TRECHO DO TEXTO:
--
23 Dezembro 2020
A cruzada é um dos vetores propagandísticos da comunicação implementada pelo tradicionalismo católico. Ela não só se encontra na convocação de cruzadas de orações para fins políticos (por exemplo, para a reeleição de Trump à presidência dos Estados Unidos), mas também na apresentação da cruzada como resposta necessária – a ser implementada no plano espiritual (cruzada do terço no fronteiras), mas também a ser levada para o plano militar, se necessário – à suposta ameaça de invasão islâmica do Ocidente. A referência à cruzada também constitui o pano de fundo cultural dos soberanistas brancos que periodicamente semeiam a morte com os seus atentados.
Essa é a opinião do historiador italiano Daniele Menozzi, professor emérito da Scuola Normale Superiore de Pisa e ex-professor das universidades de Trieste, Bolonha, Lecce e Florença.
Estudioso das relações entre Igreja e sociedade, é autor do livro “Crociata. Storia di un’ideologia dalla Rivoluzione francese a Bergoglio” [Cruzada. História de uma ideologia, da Revolução Francesa a Bergoglio, em tradução livre] (Ed. Carocci, 244 páginas).
A entrevista foi concedida a Lorenzo Prezzi e publicada por Settimana News, 22-12-2020. A tradução é de Moisés Sbardelotto.
Imagem: Divulgação
Prof. Menozzi, no livro que dedica à investigação sobre as Cruzadas, você conclui com um paradoxo singular. Embora o papado esteja abandonando todas as justificativas ao apelo à Cruzada, o seu uso absolutamente não se esgotou na política. A sua ideologia sobreviverá sem o consentimento do papado?
O futuro é um assunto particularmente difícil para um estudioso de história. No entanto, pode-se fazer uma consideração. Nos últimos dois séculos, o papado, embora se reservando a faculdade de convocar uma cruzada militar quando julgasse oportuno, nunca a promoveu concretamente no plano bélico. No entanto, fez um amplo uso do léxico da cruzada para mobilizar os fiéis (por exemplo, a “cruzada do terço” de Leão XIII, a “cruzada missionária” de Pio XI, a “cruzada social” de Pio XII). Desse modo, alimentou a circulação na linguagem comum de um termo, ao qual se atribuía – e que efetivamente desempenhava – uma função performática. As religiões seculares da política se aproveitaram disso para prosseguir com a sacralização da violência que pretendiam pôr em ação para alcançar os seus objetivos (por exemplo, a “cruzada antibolchevique” do nazifascismo, à qual alguns setores do mundo católico não se mostraram insensíveis).
--
O QUE FAZER:
**A.** Quais cruzadas convocadas por papas a entrevista cita como exemplos do uso do léxico da cruzada para mobilizar os fiéis, e de qual papa é cada uma?
**B.** Repita o trecho da entrevista que começa em "Estudioso das relações" e vai até "Carocci, 244 páginas).", inclusive.
--
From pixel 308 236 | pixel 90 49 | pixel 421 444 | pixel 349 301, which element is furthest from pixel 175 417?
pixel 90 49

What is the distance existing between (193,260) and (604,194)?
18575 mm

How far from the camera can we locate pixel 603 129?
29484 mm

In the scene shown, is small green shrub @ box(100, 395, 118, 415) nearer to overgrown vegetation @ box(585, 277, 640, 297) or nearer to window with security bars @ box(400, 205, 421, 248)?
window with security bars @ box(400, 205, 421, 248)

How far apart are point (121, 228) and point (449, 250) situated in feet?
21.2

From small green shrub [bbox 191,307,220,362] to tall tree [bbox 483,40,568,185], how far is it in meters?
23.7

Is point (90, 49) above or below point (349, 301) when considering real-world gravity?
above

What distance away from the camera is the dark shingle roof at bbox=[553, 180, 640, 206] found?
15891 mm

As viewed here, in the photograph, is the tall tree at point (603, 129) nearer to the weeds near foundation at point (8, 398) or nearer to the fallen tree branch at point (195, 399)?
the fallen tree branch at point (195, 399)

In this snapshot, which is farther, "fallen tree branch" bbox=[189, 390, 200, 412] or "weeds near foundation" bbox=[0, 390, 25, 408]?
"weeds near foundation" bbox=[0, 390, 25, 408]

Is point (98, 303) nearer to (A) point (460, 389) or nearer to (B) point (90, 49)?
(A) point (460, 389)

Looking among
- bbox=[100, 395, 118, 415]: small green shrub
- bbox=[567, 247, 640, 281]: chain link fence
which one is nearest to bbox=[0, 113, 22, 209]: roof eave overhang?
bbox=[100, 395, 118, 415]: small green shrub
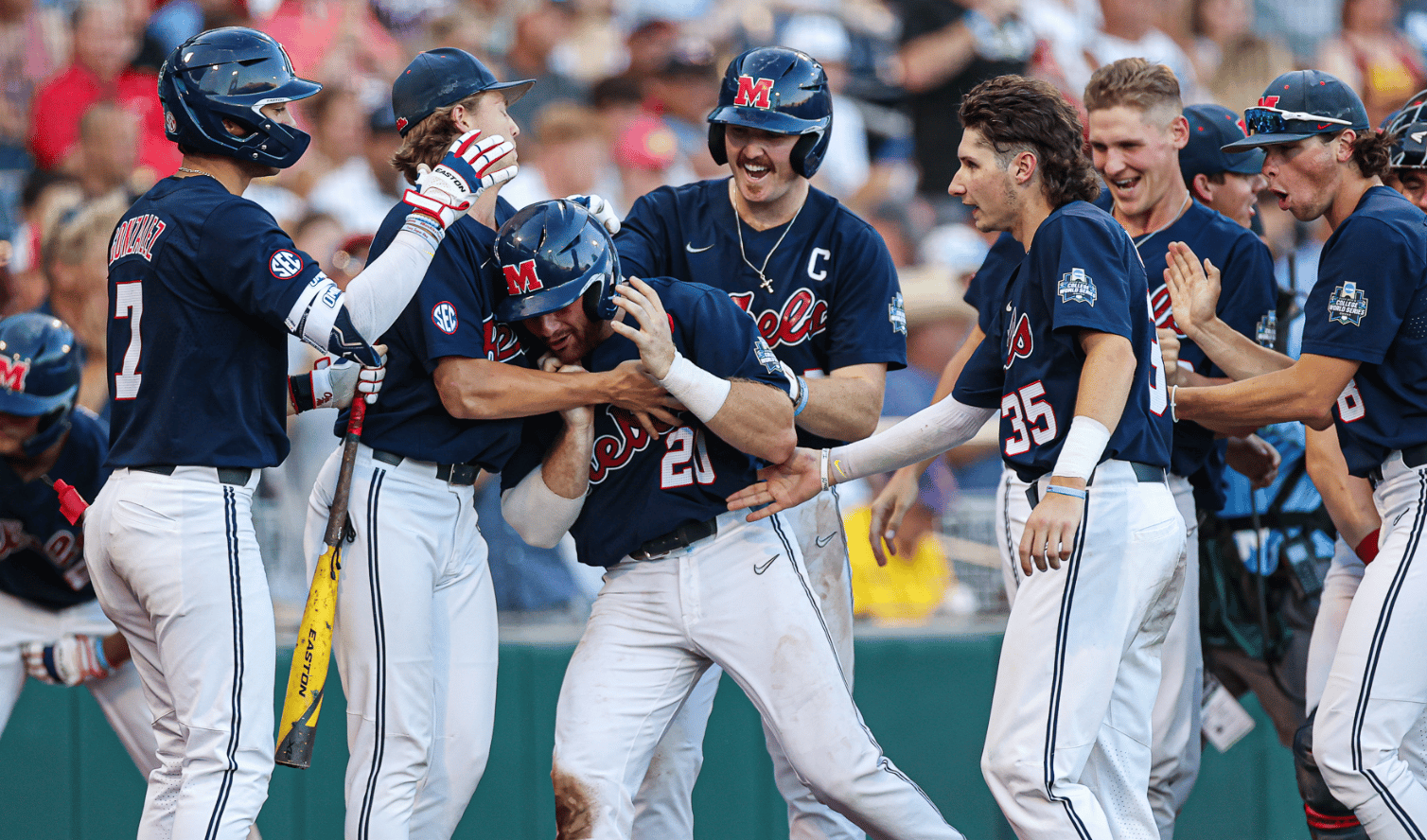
--
CONJUNTO DE RESPOSTAS:
**A.**
- a “cruzada do terço”, de Leão XIII
- a “cruzada missionária”, de Pio XI
- a “cruzada social”, de Pio XII

**B.**
Estudioso das relações entre Igreja e sociedade, é autor do livro “Crociata. Storia di un’ideologia dalla Rivoluzione francese a Bergoglio” [Cruzada. História de uma ideologia, da Revolução Francesa a Bergoglio, em tradução livre] (Ed. Carocci, 244 páginas).